Despite the fact that categories of inclusionary difference can form an important initial basis for collective mobilization, as the case of Myanmar’s LGBT activists reminds us, the tragedy of the erstwhile left shows what happens when categories of exclusionary difference become both the means and the ends of political life. Leaving aside the inability or unwillingness of many well-meaning progressives to respond meaningfully and coherently to the foundational problem of global capitalism, the more pragmatic concern is that a politics based on categories of exclusionary difference is fundamentally incapable of producing the translocal alliances that will be absolutely necessary for meeting the most serious global challenges: economic and social inequality, conflict over natural resources, ethno-and religious nationalism, and the rapidly escalating consequences of climate change.

A reinvented human rights, by contrast, can never be circumscribed by categories of exclusionary difference.
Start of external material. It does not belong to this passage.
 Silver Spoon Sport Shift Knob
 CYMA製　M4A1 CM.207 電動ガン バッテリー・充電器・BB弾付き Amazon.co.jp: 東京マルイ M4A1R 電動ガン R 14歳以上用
Even though the idea of the universalizing “human” turned out to be a completely misbegotten grounds on which to try and build the postwar moral—if not political—world order, it at least had the virtue of projecting beyond the kinds of ideologies of difference that had fed the catastrophe of world war, militarism, and genocide. For that is the great lesson from history: categories of exclusionary difference can never, in the end, form the basis for true emancipation, which requires solidarity, empathy, and understanding across the many lines that divide us. It is this spirit of translocal belonging and action that animates the proposal for a reinvented human rights, a proposal that is made with a keen sense that it is getting very late in the day, that the intellectual and moral crisis besetting what replaced the traditional political left shows no signs of abating, and that the window of opportunity for forging a radically different future is fast closing.